──────── Extract provided ────────

Brain Trains and Near Death Experiences
Ok so I'm going to start
this sounding a bit crazy, but if you hop on my brain train you will make it to
the end safe and sound!
About 3 weeks ago, Steve and I were talking to a friend about a Vegan-y
diet he was trying and he was losing weight like mad and getting all of his bad
levels into healthy alignment. So I
decided to do some research into eating healthier. Not really going vegan per say just more
natural, less chemically processed, more heavily fruits and veggies based
something. So I've been watching shows
on Netflix like mad, reading books from the library and stuff on the internet
and feeling every so overwhelmed in my hunt to become healthier. So while I was stressing out over a book on
the worlds healthiest foods I got a Dove Dark Chocolate, the little ones in the
red wrapper, out of the freezer and I was kind of catapulted on this unexpected
journey that I'd like you to join me on.
It goes something like this,
I get a bag of Dove Dark Chocolate for every holiday from my kids and they KNOW
they are mine, I love the chocolate but I almost enjoy the little saying inside
the wrapper more. Well this one said
"Calories don't exist unless you count them." I thought yeah right, tell that to my
butt. Then I (being quite literal)
thought what truly doesn't exist if you don't count it? And I realized "Blessings don't exist if
you don't recognize them or count them".

──────── Dataset entries ────────

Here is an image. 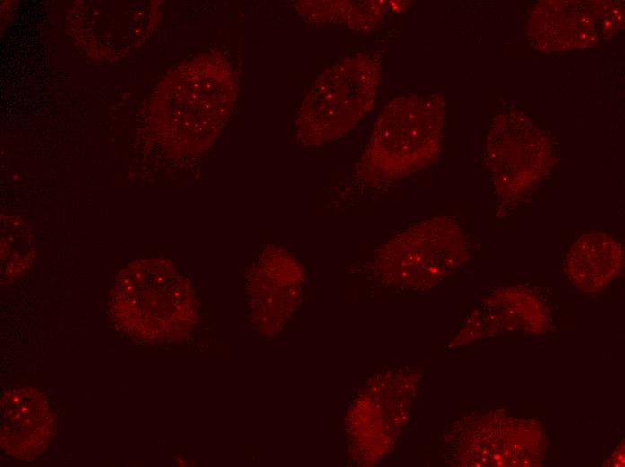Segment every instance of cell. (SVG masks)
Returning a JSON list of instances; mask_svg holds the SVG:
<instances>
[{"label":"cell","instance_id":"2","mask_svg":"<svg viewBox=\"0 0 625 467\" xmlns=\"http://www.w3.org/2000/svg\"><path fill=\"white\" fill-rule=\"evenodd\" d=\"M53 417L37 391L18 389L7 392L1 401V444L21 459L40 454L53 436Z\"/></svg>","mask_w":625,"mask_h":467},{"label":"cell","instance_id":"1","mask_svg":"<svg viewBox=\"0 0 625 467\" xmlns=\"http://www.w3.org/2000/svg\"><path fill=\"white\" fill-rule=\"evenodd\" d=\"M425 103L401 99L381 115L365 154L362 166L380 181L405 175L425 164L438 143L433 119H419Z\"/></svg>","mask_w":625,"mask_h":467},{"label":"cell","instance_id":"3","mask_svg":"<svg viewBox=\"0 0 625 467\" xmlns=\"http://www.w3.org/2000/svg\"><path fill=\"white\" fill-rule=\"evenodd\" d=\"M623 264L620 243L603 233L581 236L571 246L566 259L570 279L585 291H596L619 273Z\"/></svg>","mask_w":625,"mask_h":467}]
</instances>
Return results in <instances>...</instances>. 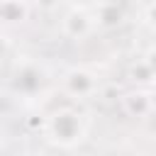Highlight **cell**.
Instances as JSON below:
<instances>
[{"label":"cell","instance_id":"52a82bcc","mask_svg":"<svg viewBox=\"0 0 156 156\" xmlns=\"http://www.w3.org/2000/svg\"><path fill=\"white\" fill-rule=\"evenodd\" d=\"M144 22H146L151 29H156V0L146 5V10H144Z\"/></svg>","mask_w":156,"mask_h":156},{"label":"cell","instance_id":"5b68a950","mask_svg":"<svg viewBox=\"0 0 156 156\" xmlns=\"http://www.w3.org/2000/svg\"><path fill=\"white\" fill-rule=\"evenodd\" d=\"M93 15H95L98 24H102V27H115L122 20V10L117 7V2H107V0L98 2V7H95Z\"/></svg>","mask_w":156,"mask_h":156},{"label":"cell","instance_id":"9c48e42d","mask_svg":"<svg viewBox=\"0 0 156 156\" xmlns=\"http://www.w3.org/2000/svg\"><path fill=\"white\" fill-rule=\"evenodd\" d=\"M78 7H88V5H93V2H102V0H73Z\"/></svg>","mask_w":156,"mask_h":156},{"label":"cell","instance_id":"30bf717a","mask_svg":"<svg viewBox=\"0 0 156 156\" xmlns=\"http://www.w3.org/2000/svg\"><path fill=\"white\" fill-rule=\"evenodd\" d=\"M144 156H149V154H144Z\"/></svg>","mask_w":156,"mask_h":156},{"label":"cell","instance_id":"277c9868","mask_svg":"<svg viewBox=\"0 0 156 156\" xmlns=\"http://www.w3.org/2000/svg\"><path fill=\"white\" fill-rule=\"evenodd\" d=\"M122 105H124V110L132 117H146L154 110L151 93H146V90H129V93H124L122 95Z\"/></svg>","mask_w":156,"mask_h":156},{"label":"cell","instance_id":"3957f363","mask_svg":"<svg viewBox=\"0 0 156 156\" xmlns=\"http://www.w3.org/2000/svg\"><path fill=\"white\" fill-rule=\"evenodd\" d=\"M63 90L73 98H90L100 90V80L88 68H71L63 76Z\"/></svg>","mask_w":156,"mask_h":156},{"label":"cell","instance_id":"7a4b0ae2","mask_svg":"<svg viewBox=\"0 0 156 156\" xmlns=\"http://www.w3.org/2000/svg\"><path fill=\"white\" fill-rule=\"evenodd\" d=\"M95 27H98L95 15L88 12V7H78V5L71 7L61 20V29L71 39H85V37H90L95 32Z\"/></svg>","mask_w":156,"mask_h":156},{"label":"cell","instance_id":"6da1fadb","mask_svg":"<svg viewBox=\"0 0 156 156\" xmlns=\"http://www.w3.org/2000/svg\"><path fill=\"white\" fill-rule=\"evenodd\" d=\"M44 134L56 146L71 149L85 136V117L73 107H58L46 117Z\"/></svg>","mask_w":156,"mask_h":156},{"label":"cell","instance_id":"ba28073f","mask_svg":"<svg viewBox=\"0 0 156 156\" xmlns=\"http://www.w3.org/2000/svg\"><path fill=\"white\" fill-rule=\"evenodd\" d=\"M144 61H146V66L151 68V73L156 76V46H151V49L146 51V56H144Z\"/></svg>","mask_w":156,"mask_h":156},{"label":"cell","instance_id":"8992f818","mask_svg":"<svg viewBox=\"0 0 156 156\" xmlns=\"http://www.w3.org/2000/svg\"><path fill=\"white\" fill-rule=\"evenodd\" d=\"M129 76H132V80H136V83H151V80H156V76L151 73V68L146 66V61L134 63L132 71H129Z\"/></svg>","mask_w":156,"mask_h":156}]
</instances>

────────

What the task requires:
Transcribe the full "Brain Trains and Near Death Experiences" post above word for word, keeping its wording, spelling, and punctuation unchanged.

Result of the task:
Brain Trains and Near Death Experiences
Ok so I'm going to start
this sounding a bit crazy, but if you hop on my brain train you will make it to
the end safe and sound!
About 3 weeks ago, Steve and I were talking to a friend about a Vegan-y
diet he was trying and he was losing weight like mad and getting all of his bad
levels into healthy alignment. So I
decided to do some research into eating healthier. Not really going vegan per say just more
natural, less chemically processed, more heavily fruits and veggies based
something. So I've been watching shows
on Netflix like mad, reading books from the library and stuff on the internet
and feeling every so overwhelmed in my hunt to become healthier. So while I was stressing out over a book on
the worlds healthiest foods I got a Dove Dark Chocolate, the little ones in the
red wrapper, out of the freezer and I was kind of catapulted on this unexpected
journey that I'd like you to join me on.
It goes something like this,
I get a bag of Dove Dark Chocolate for every holiday from my kids and they KNOW
they are mine, I love the chocolate but I almost enjoy the little saying inside
the wrapper more. Well this one said
"Calories don't exist unless you count them." I thought yeah right, tell that to my
butt. Then I (being quite literal)
thought what truly doesn't exist if you don't count it? And I realized "Blessings don't exist if
you don't recognize them or count them".